Ces objectifs suscitent toutefois des inquiétudes au sein des organisations syndicales et des collectivités, qui craignent une scission du groupe. Dans ces conditions, que deviendront les cahiers des charges de concession que les collectivités locales ont signés avec ENEDIS ? Comment sera assurée la gestion de leurs réseaux de distribution, leur sécurisation, leur déploiement et leur réparation si les nouveaux actionnaires ont des objectifs de rentabilité́ ?

La possible remise en cause de l’égalité́ de desserte et de la péréquation tarifaire fait l’objet de toutes les vigilances, car elle aurait pour conséquence de créer de nouvelles fractures au sein de nos territoires à l’heure où la crise économique engendrée par la covid-19 nécessite davantage de solidarité́. Rassurez-nous, madame la ministre !

Mme Marie-Noëlle Battistel. Si l’urgence climatique et la nécessité de transition énergétique l’emportent, n’est-il pas temps de privilégier le retour à l’intérêt général, à la défense des biens communs et à l’intervention publique, plutôt que d’attendre des marchés qu’ils répondent à ces impératifs s’agissant d’un bien de première nécessité comme l’électricité ?

Pensez-vous vraiment que le projet Hercule peut répondre à cette exigence ? Le Président de la République M. Emmanuel Macron a souligné que la pandémie révèle que certains biens et services doivent être placés en dehors des lois du marché. Cela me semble tout à fait approprié à notre sujet. Nous en sommes d’accord, le statu quo n’est pas la solution, le mécanisme de l’ARENH ne peut perdurer en l’état et il est nécessaire de sécuriser l’hydroélectricité dans le domaine public. Mais tout cela est possible sans le projet Hercule. Il est temps que la puissance publique joue son rôle !

Quel modèle d’EDF soutenez-vous dans les négociations avec la Commission européenne ? Vous comprendrez que le Parlement souhaite être davantage associé.

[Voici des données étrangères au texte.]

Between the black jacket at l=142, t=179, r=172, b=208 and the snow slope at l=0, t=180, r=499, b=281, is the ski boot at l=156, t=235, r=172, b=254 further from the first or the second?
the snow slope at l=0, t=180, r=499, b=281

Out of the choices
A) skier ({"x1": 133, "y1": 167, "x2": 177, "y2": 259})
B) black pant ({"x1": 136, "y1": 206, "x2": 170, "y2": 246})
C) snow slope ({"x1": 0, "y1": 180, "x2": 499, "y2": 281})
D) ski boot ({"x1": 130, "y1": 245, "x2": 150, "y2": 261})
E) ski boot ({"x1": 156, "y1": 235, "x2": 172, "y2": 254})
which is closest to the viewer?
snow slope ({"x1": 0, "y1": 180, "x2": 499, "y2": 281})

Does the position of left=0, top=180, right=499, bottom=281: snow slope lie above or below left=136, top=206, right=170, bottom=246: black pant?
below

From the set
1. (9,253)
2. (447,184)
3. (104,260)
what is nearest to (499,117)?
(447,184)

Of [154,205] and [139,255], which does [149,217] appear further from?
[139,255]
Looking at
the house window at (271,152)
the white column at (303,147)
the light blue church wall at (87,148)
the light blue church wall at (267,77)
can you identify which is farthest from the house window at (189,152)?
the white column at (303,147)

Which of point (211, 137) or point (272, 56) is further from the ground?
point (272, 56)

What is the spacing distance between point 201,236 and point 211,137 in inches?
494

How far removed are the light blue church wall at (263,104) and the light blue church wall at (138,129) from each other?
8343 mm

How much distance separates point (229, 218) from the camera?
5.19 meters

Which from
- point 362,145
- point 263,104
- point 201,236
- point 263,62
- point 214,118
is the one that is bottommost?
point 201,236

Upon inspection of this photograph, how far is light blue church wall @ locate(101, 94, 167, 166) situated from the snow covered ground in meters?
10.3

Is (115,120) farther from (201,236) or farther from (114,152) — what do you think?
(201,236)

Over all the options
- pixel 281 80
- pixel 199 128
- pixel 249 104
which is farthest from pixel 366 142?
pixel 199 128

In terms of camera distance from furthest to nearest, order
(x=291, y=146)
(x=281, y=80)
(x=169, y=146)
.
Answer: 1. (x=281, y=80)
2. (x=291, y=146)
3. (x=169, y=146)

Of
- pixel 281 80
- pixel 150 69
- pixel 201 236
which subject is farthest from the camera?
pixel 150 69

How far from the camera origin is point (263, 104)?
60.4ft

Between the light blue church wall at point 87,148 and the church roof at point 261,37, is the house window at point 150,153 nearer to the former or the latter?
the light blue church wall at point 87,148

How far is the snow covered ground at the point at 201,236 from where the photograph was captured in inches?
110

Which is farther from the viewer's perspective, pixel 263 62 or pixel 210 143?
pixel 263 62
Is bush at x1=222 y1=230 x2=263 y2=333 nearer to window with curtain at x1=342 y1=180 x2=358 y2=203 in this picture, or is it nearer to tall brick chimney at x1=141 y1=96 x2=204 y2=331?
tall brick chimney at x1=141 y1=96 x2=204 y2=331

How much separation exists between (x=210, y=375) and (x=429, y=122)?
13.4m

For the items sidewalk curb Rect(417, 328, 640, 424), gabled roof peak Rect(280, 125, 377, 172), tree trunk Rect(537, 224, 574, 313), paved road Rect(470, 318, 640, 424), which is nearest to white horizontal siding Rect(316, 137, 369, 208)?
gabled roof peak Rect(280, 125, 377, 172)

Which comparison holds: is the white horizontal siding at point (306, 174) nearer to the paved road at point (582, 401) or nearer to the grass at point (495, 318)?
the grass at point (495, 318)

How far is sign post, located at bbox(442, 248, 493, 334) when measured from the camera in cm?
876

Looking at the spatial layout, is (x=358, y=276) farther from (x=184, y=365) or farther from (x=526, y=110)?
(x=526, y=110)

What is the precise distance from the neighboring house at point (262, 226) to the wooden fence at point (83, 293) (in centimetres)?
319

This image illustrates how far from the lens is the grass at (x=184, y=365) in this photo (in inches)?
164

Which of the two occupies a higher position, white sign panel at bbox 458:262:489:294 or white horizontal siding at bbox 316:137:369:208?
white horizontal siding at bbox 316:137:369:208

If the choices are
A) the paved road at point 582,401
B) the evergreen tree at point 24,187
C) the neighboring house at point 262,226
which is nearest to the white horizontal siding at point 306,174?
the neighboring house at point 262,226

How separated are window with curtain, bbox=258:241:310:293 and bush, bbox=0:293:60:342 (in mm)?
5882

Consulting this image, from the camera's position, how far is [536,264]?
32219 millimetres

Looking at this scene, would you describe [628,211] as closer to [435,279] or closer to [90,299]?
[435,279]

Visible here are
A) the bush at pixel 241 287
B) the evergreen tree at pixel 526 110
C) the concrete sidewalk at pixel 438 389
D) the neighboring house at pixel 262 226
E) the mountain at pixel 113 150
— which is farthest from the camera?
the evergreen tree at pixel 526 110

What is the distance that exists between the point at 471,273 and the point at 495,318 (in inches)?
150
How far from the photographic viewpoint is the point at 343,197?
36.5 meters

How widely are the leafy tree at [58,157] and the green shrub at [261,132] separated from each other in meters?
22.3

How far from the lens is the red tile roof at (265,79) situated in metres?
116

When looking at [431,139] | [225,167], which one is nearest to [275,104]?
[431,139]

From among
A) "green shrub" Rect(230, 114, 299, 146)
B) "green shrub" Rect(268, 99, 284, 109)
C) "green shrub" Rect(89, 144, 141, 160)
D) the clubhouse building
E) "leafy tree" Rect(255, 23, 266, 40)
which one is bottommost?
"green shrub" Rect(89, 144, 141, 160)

Si aucun accord n’est obtenu avec la direction de la concurrence de la Commission, comment comptez-vous résoudre les problèmes de sous-rémunération et de sous-capitalisation dont souffre EDF ? Quel est l’autre plan ? Envisagez-vous, comme pour la SNCF ou Air France, une recapitalisation justifiée par la valeur stratégique de l’entreprise ? Un rehaussement immédiat du prix de l’ARENH, dont la stagnation depuis 2012 ne permet absolument pas de couvrir les coûts et de couvrir le nucléaire ? La filialisation du nucléaire existant au sein de l’actuelle entreprise EDF SA afin d’obtenir la nouvelle régulation du nucléaire dont EDF a tant besoin ?

Pouvez-vous nous garantir que l’ouverture à la concurrence de l’exploitation de l’hydroélectricité est abandonnée, quel que soit le schéma retenu ?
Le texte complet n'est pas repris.